Although I’m heading the other way (I want to know what these arcane key sequences are because they’ll solve the problem of moving the cursor on my Mac). I philanthropically conceived of a wonderful piece of rehabilitative code:

demacs: detox for emacs users.

It’s emacs, but it also supports sane keypresses - where keys that are found on nearly all keyboards actually do what they say on the caps - and supports shortcuts that are more consistent with Windows (or consistent with a fond memory of how Windows used to be consistent)

Here’s the clincher though: all the emacs bindings work, but they each have a 0.25-0.5 second delay on them, and they all display the “better” key in the status bar or somewhere nice. So you can have your old habits and work just fine, but you are constantly motivated and educated to change your ways.

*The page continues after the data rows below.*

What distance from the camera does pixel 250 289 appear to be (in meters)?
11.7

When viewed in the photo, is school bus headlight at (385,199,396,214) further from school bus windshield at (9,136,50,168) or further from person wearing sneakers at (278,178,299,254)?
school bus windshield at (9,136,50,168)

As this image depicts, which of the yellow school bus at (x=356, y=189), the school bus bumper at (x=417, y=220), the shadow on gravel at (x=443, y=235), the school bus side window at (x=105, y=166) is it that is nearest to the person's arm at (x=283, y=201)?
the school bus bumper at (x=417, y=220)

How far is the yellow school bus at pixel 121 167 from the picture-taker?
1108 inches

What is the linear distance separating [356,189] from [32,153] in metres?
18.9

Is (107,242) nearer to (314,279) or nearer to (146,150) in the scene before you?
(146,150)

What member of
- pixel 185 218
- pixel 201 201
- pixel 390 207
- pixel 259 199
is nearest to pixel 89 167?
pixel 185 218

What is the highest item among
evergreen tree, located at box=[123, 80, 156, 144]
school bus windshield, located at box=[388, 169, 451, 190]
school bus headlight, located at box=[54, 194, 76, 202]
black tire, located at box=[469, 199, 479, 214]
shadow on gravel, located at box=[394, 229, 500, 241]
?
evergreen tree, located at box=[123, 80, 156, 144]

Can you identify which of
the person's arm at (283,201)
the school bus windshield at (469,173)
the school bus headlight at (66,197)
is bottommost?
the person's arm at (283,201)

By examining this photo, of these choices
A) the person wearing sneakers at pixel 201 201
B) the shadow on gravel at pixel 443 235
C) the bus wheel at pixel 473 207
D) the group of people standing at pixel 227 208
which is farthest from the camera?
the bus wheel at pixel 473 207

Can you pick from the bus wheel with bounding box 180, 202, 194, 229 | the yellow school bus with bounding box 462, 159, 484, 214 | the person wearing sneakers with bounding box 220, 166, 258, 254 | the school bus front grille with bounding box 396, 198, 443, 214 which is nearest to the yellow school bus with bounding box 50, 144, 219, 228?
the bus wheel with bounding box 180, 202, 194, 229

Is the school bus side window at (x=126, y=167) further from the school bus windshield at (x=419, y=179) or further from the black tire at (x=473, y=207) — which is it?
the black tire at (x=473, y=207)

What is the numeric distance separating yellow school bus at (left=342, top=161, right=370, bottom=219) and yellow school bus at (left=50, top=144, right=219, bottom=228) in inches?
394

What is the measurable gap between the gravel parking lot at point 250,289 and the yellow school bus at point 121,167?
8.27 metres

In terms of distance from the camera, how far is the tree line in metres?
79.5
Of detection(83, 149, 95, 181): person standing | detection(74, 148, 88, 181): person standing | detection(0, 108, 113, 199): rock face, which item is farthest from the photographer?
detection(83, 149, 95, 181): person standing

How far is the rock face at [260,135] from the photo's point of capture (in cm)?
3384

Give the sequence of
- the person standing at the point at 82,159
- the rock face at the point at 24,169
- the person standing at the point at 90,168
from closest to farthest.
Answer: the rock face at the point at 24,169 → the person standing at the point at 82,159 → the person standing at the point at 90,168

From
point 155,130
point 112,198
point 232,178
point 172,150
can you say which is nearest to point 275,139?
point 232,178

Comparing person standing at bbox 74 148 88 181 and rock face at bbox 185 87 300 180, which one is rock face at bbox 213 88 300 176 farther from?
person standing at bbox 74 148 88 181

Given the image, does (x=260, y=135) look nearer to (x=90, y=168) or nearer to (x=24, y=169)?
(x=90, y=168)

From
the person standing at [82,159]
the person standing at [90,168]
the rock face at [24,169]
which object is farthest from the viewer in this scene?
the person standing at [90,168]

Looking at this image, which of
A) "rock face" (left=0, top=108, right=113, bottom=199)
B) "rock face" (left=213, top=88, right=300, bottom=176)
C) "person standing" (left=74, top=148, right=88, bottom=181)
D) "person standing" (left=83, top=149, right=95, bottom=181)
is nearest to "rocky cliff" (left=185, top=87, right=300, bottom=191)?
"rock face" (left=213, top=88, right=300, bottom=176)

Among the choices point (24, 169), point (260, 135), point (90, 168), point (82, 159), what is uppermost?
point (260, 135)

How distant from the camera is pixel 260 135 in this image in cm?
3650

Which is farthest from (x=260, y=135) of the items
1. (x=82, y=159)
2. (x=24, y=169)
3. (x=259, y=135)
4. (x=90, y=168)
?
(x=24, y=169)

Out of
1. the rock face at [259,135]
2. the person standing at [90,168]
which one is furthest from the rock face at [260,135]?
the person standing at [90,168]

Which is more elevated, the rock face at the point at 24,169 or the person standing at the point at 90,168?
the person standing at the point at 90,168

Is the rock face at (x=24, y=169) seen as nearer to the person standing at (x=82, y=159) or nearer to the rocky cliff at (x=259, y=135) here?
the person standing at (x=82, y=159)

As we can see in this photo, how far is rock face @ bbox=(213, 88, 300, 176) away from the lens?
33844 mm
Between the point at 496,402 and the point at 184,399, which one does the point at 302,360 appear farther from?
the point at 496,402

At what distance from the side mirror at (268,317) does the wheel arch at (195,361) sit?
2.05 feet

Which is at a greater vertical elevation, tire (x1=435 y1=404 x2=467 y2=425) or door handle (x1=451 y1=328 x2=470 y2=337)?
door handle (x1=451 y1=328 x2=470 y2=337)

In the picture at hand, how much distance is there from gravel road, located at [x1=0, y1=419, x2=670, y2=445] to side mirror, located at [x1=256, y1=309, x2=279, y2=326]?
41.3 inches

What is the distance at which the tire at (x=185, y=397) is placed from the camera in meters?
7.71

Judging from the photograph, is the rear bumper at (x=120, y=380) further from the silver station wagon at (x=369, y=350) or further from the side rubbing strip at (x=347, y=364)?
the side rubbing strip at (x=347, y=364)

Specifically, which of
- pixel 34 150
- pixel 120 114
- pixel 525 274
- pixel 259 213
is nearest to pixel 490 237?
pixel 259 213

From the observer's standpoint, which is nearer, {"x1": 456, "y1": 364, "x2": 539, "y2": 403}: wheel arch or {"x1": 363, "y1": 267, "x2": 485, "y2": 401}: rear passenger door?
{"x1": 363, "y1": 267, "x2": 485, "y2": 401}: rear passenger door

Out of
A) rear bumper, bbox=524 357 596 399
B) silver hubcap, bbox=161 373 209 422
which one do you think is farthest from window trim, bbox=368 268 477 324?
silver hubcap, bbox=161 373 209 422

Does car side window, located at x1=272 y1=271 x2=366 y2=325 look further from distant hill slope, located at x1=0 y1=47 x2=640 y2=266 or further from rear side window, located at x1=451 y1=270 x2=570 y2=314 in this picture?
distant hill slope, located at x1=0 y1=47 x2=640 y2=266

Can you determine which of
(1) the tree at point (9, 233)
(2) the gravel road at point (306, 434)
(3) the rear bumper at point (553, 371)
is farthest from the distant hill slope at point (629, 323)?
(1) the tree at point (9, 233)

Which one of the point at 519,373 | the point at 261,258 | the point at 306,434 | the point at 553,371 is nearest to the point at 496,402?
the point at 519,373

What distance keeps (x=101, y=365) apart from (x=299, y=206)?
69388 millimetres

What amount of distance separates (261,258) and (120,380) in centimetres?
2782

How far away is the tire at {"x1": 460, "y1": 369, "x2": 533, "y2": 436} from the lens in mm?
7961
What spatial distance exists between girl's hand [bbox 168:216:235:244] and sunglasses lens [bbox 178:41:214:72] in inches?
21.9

This is not really a new concept: I seem to remember Microsoft did it in Word ages back; whenever you pressed a key that a WordPerfect user would have pressed, it would do it, but nag you at the same time.

The irony is, you could probably implement all of this as a set of emacs macros, only anyone who knows enough emacs macrology to do it is unlikely to think that HOME and END are a better idea anyway.

Dammit, I didn’t manage to get my “vi-sexual” joke in.


one comment so far...

  • sweavo Said on March 7th, 2008 at 17:55:

    If what you were doing before you were reading this was dull enough, also see http://xahlee.org/emacs/modernization.html interesting glimpse at the pre-Windows user-interface days.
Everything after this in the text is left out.